Audre Lorde, an American poet, writer, feminist, librarian, and civil rights activist wrote, “It is not our differences that divide us. It is our inability to recognize, accept, and celebrate those differences.” To that, I would also remind us that in Christ, our division is done away with by His blood. Our identity in Christ becomes the common factor superseding all that divides us (Galatians 3:27-29). Galatians 3:28 reads, “There is neither Jew nor Gentile, neither slave nor free, nor is there male and female, for you are all one in Christ Jesus.” We see again an exhortation towards unity and an acknowledgment that we are all of equal worth as we are saved by God’s grace. As Christ followers we bear the responsibility to choose unity. In doing so, we must value the interest of others above our own (Philippians 2:1-10), recognizing that to choose unity is to be Christlike (Philippians 2:1-20); we are all God’s image bearers. In a time when we are more likely than ever to cloister ourselves in our respective echo chambers, let us remember that as the Body of Christ, we must provide an example to the world (Matthew 5:13-16).

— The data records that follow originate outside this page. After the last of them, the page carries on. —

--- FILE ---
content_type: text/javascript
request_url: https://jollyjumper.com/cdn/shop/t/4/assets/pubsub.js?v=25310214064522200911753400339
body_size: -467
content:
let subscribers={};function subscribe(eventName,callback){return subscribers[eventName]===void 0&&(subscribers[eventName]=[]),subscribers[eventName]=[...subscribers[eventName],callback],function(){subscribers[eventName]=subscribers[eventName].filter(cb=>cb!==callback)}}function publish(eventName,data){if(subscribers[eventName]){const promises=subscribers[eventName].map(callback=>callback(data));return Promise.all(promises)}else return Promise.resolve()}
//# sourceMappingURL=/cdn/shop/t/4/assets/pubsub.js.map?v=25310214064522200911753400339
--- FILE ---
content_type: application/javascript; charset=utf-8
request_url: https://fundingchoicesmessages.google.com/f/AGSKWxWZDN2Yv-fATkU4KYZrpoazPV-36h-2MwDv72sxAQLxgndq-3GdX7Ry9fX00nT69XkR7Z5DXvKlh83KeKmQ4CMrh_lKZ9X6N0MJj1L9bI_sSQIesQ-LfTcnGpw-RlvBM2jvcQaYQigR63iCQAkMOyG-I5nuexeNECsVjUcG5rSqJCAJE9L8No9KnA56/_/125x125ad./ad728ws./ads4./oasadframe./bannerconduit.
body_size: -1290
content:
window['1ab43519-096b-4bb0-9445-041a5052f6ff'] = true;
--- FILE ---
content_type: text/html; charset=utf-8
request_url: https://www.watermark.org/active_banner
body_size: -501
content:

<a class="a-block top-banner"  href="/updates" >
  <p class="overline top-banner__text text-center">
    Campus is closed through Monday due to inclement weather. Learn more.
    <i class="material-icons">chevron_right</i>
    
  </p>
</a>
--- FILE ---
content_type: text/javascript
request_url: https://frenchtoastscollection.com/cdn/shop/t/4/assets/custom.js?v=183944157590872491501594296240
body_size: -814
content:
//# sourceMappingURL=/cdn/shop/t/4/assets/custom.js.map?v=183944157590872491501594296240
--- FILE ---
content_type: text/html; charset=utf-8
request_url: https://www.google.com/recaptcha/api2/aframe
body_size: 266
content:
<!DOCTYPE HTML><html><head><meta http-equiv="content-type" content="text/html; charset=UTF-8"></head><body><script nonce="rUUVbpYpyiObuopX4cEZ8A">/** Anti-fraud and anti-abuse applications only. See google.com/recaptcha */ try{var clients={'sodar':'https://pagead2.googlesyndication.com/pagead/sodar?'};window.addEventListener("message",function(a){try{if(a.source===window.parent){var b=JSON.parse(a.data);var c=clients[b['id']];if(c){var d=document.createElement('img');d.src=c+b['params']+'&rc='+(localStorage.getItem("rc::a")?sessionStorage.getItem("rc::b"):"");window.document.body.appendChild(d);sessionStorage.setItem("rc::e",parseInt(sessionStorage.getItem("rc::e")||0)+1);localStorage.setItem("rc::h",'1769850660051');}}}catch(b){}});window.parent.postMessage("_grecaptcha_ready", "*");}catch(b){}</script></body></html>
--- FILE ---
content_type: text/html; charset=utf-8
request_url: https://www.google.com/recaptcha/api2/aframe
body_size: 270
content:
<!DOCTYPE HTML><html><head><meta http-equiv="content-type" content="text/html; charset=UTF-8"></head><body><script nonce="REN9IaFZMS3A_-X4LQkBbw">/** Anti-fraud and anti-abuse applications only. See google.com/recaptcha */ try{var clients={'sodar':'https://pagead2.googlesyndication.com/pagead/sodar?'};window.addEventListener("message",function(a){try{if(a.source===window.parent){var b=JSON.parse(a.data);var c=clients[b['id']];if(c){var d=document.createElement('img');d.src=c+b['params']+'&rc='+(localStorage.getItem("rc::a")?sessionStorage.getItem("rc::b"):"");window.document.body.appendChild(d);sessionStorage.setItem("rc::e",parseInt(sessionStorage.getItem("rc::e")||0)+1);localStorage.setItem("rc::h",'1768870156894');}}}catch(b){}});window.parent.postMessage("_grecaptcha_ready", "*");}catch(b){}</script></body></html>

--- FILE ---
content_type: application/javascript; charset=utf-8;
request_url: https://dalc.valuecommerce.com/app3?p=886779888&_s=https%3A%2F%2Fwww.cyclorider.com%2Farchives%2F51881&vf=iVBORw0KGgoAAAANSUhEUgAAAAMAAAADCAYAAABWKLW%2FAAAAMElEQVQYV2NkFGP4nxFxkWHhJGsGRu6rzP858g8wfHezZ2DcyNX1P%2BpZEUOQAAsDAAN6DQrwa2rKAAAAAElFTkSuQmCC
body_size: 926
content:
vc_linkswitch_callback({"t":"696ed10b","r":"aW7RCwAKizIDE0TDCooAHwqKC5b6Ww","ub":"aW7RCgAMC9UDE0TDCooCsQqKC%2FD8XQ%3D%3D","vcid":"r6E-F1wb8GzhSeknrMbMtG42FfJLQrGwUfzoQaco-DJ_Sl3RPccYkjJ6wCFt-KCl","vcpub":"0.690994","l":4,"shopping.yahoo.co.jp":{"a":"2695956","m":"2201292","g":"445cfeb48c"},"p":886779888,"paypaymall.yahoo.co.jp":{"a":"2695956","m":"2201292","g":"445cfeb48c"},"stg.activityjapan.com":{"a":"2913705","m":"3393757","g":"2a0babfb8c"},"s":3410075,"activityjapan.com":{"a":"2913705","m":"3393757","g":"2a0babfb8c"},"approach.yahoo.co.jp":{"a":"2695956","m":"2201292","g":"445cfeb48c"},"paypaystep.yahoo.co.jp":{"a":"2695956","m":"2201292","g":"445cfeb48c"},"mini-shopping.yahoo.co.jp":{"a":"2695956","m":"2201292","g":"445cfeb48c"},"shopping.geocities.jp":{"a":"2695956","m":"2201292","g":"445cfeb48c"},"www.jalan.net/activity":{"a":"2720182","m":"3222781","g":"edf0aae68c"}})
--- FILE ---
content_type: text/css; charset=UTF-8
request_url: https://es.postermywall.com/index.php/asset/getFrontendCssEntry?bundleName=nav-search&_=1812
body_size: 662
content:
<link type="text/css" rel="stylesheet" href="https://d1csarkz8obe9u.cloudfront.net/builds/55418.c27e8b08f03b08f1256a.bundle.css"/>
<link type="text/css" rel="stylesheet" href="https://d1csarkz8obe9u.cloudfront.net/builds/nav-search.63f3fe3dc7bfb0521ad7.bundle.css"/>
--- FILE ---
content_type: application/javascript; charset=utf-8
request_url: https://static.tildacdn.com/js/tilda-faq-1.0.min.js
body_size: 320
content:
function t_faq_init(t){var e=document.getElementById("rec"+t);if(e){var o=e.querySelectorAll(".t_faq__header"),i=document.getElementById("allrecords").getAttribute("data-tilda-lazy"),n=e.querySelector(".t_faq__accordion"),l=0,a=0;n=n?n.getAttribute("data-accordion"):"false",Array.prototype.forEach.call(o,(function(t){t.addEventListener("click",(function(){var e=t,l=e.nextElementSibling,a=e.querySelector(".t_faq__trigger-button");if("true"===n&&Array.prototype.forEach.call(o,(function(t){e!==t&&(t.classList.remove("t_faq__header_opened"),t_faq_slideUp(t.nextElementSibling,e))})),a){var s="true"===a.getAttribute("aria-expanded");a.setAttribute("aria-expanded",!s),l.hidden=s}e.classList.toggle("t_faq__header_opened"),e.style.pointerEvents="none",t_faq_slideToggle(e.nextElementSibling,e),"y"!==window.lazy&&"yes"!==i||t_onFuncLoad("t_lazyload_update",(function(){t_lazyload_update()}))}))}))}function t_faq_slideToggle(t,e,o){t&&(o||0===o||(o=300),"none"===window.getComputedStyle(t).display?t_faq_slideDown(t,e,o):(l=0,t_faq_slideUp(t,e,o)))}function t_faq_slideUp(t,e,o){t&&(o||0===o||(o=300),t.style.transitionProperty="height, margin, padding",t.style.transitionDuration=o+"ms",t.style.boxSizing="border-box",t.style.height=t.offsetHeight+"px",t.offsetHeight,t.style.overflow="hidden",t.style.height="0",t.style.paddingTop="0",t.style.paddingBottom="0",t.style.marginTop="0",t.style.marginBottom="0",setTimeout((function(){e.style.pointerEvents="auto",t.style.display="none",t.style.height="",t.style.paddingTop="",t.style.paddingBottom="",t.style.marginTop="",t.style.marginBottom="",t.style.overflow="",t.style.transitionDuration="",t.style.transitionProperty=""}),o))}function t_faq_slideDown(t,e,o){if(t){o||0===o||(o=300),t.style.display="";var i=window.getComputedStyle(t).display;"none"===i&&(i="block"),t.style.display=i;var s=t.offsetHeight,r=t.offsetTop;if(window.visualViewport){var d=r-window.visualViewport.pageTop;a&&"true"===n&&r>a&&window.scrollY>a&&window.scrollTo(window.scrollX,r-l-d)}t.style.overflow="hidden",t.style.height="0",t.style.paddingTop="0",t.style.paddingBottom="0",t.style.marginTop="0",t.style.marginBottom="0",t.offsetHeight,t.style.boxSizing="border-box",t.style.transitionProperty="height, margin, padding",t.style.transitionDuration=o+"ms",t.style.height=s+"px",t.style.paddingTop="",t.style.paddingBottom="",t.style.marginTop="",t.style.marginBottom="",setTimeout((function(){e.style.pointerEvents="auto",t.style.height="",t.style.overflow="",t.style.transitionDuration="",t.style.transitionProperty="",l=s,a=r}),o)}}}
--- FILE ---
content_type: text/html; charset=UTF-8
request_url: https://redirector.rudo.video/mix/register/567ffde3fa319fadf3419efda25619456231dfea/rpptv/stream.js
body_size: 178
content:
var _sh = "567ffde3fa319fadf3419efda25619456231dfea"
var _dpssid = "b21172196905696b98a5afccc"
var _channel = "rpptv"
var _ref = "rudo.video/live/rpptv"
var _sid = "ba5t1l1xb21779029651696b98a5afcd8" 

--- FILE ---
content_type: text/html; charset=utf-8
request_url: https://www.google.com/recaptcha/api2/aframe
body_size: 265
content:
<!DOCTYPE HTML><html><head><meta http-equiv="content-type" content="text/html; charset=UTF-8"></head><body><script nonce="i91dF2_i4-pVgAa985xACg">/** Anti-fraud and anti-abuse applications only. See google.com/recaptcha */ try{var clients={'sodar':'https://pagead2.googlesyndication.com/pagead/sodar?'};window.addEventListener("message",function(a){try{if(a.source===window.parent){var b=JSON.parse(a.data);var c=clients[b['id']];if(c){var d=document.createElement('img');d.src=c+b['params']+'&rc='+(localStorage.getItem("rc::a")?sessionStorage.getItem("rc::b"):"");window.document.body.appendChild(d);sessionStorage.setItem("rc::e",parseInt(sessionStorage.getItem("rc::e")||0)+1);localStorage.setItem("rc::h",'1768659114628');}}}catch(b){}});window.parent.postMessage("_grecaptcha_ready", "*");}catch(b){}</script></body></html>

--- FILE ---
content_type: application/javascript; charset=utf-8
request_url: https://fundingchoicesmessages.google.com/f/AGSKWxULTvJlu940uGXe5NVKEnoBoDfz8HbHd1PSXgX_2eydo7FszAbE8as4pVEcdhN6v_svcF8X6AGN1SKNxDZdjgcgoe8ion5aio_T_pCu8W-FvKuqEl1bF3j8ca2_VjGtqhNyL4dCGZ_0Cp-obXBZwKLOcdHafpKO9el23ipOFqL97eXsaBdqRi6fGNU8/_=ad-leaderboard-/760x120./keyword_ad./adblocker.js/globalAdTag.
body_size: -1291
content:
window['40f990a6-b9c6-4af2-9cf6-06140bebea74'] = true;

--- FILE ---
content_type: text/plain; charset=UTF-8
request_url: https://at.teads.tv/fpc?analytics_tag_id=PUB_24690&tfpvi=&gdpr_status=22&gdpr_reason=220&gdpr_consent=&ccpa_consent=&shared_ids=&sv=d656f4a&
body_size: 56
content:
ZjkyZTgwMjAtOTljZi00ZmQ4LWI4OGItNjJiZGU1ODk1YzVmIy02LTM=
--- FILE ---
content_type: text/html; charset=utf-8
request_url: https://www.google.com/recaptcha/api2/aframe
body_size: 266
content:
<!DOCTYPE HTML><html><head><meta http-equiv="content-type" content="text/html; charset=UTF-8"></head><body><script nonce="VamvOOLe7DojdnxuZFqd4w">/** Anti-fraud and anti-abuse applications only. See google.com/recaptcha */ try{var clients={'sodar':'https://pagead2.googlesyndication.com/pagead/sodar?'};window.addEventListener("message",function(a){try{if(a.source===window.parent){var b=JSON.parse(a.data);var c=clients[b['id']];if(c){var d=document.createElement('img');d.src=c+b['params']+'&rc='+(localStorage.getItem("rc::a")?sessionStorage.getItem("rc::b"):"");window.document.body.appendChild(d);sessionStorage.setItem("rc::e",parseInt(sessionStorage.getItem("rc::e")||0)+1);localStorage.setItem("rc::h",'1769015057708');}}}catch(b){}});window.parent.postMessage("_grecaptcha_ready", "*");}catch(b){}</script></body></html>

“Anti-Racism,” Alberta Civil Liberties Research Centre, accessed January 21, 2021, http://www.aclrc.com/antiracism.

Frances, Henry, Tim Rees, and Carol Tator. The Colour of Democracy: Racism in Canadian Society. Toronto, Canada: Nelson Education, 2010.

Lorde, Audre. Our Dead Behind Us: Poems. New York: NY: W. W. Norton and Company, 1986.

“Racism Defined,” DRworksBook, accessed January 21, 2021, https://www.dismantlingracism.org/racism-defined.html.

Sadler, Rodney. “From Brokenness and Fragmentation to Wholeness.” Presentation at Racial Equity, Training for Clergy. Greenville, NC, August 19, 2019.